▶ **PROMPT**
Count the lines of the material below that contain the string "image", and give only the number.

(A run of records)
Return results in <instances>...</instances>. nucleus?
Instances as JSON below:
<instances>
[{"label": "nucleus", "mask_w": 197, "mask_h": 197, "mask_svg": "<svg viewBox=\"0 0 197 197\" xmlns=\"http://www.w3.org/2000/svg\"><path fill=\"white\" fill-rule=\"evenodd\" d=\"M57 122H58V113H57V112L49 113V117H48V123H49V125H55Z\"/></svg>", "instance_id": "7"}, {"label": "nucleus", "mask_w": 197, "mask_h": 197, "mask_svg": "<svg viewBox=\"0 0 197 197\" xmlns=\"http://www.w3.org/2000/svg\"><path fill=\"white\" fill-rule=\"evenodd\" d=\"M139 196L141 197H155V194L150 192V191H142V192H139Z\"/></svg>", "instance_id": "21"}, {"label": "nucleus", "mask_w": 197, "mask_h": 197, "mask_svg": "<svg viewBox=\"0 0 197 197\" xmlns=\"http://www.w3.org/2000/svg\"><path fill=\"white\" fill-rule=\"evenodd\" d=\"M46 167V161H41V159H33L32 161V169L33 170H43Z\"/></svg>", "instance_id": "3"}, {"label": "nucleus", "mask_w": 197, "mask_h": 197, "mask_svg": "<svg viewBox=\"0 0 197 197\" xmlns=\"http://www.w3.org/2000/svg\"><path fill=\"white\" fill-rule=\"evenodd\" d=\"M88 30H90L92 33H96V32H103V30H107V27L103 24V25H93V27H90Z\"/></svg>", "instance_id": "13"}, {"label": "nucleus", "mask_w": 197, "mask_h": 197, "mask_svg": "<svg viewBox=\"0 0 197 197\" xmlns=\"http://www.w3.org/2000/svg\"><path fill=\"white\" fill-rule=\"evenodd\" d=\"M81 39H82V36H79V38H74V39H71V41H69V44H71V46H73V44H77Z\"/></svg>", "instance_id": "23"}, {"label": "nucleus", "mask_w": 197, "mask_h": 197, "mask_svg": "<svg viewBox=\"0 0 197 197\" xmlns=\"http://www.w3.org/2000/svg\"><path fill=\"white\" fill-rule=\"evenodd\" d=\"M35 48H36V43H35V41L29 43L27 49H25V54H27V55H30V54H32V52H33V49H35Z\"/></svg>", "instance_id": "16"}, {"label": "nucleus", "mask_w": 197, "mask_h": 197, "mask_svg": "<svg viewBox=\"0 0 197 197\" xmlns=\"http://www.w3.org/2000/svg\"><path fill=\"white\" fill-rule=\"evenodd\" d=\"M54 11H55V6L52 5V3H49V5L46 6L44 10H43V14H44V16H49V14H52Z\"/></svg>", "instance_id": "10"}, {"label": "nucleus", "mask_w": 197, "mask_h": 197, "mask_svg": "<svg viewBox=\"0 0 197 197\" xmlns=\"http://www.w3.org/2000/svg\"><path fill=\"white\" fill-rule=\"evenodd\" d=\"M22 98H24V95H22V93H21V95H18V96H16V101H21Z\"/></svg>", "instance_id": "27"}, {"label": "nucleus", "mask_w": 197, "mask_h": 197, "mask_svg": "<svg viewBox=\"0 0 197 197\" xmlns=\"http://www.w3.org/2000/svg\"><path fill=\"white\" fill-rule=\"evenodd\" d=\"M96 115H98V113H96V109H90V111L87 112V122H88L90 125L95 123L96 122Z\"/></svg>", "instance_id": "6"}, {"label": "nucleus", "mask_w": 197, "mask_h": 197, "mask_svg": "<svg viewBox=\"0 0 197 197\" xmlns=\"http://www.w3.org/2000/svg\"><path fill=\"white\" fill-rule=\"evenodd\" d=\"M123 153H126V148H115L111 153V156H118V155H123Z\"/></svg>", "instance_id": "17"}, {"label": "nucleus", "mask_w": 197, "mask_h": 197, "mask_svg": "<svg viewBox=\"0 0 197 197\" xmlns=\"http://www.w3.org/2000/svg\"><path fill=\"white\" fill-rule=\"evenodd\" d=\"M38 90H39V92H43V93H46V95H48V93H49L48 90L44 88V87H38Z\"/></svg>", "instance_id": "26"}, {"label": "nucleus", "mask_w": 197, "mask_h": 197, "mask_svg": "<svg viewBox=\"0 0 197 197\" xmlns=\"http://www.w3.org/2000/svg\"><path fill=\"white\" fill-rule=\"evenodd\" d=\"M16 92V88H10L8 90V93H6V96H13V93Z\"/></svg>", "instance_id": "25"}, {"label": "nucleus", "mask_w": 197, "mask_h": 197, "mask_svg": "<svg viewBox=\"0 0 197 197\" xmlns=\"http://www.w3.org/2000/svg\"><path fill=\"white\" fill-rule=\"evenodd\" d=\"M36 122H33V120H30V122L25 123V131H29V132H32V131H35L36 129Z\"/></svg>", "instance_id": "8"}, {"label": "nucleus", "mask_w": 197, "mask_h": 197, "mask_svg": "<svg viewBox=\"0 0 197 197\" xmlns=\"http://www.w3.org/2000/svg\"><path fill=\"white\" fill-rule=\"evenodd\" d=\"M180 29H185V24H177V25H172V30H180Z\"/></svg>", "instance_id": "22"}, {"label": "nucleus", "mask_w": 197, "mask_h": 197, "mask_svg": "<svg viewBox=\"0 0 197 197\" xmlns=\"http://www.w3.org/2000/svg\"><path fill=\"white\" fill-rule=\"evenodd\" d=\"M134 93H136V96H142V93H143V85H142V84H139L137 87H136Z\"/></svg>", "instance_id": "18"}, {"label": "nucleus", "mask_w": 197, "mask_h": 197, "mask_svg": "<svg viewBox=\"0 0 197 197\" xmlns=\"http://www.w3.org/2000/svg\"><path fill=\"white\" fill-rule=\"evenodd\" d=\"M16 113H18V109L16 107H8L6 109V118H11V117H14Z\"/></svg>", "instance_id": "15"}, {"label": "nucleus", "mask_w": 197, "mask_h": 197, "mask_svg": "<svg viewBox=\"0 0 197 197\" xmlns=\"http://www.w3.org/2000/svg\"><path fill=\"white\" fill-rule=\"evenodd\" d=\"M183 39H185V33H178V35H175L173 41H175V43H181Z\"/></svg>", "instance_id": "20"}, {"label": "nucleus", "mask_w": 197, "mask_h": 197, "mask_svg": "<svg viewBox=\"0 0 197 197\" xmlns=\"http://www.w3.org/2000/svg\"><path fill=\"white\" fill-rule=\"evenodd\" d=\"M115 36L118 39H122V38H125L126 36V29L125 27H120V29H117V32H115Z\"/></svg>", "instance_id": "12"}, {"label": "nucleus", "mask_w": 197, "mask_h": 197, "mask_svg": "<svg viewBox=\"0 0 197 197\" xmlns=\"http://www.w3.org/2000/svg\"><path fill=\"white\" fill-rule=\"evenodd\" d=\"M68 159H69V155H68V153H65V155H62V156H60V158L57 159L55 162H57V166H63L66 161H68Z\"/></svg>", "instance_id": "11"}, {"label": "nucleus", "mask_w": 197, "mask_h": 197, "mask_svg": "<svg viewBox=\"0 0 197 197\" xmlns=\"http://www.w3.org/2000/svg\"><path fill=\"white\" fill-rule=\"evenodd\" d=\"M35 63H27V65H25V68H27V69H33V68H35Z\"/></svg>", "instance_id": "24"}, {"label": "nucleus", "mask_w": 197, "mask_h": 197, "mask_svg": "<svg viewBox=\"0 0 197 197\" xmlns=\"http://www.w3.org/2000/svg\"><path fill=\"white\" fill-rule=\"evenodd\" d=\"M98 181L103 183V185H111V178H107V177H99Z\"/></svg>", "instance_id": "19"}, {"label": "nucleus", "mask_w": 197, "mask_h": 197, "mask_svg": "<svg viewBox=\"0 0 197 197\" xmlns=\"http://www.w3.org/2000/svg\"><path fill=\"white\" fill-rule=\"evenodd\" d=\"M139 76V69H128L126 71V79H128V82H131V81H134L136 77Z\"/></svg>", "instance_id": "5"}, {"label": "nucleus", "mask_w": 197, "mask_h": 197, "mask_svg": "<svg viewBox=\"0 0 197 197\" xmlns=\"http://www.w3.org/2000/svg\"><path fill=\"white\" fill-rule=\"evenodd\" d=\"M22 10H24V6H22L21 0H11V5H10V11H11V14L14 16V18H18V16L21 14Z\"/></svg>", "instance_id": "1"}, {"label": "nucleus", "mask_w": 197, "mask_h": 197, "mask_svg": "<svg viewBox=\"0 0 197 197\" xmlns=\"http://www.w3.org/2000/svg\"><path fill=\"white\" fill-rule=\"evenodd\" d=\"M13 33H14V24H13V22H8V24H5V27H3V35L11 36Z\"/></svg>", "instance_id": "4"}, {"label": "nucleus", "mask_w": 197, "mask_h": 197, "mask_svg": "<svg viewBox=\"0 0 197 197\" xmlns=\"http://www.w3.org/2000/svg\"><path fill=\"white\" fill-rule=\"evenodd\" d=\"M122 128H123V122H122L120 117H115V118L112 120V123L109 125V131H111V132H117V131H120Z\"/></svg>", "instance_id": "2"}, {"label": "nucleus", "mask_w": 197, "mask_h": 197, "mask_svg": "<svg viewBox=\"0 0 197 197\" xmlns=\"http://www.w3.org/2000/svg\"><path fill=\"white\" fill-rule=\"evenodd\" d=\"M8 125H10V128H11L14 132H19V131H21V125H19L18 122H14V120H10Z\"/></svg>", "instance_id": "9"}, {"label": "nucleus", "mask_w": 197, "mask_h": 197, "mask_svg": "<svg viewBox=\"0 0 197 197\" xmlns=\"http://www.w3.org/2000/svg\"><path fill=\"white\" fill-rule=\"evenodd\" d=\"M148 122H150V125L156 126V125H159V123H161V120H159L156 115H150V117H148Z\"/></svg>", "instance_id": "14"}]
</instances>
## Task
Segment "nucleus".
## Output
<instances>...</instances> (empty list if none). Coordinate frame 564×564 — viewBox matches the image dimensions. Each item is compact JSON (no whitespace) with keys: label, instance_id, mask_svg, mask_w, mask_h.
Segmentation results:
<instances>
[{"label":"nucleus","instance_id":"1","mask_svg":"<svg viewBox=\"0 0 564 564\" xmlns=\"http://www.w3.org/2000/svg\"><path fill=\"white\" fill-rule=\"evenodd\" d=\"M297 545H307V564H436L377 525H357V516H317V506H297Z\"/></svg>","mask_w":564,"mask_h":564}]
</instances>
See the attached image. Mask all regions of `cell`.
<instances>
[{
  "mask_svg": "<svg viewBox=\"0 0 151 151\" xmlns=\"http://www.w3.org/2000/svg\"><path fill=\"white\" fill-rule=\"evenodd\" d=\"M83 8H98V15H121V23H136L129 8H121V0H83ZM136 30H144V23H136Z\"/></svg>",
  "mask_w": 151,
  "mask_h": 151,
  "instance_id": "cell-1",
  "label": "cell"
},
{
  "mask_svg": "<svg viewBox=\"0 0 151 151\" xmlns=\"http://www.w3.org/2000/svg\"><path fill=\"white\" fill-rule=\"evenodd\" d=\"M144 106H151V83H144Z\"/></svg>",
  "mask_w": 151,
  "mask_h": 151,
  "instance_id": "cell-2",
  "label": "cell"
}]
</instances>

▶ **OUTPUT FOR THIS EXERCISE**
2